AimThe purpose of assignment 3 is to conduct a cluster analysis in which we aim to create a collection of data objects that are similar to one another within the same group and dissimilar to the objects in other groups. The popular k-means clustering algorithm cannot be applied to this assignment because the data we will use in this homework includes numerical and categorical variables. We cannot define the mean for categorical variables. k-medoids is a related algorithm that partitions data into k distinct clusters by finding medoids that minimize the sum of dissimilarities between points in the data and their nearest medoid. The medoid is the most centrally located object in a cluster. The dissimilarity can be calculated by metrics such as the Jaccard coefficient and Gower’s distance.
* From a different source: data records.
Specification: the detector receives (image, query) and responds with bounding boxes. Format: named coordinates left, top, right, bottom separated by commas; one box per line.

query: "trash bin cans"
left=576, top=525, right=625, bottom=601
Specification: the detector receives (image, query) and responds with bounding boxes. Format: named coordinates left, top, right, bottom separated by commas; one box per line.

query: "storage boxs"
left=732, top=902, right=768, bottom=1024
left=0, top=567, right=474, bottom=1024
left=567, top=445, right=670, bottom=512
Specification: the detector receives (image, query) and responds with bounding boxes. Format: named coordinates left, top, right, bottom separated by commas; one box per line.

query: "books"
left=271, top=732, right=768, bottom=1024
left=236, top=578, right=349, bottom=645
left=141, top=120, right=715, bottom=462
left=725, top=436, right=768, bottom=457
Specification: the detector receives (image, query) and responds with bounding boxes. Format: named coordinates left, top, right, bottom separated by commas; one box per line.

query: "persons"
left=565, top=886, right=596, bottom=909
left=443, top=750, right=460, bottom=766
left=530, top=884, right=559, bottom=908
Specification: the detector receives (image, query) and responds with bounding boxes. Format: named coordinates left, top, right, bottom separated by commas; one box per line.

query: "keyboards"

Please watch videos in the links below for more details.
k-medoids clustering method:
DatasetThe data (a2_data.csv) for this assignment was prepared for you. The data preprocessing steps explained in the linear algorithms notebook (week 4), including combining CHBMIX42 and BMINDX53, removing outliers, and creating dummy variables, were applied. Actually, this is the same dataset you used for Assignment 1. You should use this file as a data source. As I selected data instances for patients with asthma, Recently, the focus is on finding different groups of patients with asthma that share certain characteristics. We may be able to perform specific actions on them depending on their characteristics.
What to Do for the Assignment 3The primary goal of this assignment is to determine the best number of clusters and to interpret the result of cluster analysis.
Based on the k-medoids implementation provided with “a3.ipynb” notebook, expand the implementation to conduct a parameter tuning in which you can test different numbers of clusters. For the parameter tuning implementation, please refer to the “K-Means Clustering.ipynb” notebook for week 10. You need to use the silhouette coefficient, which is an intrinsic quality metrics, for quality evaluation. Finding the best number of clusters correctly is 70 % of the grade.
What patterns did you identify? Compare the attribute values with cluster labels. Did you find any attribute that is particularly associated with the cluster label? Please specify the attribute that makes the most contribution to the cluster labels and explain why this trend happens. This part is 30 % of the grade.
How to writeYou need to report the best number of clusters. Also, answer the second question in “what to do for the assignment 3.” For these parts, you can write the report in a MS word file. You also need to submit your Jupyter notebook you used for identifying the best number of clusters.
Grading CriteriaThe 30% of the grade for the assignment will be your answer for the second question in “what to do for the assignment 3.” I will grade the correctness as well as comprehensiveness. Another 70% will be whether you properly conducted the parameter tuning to identify the best number of clusters and the correctness of the reported best number of clusters.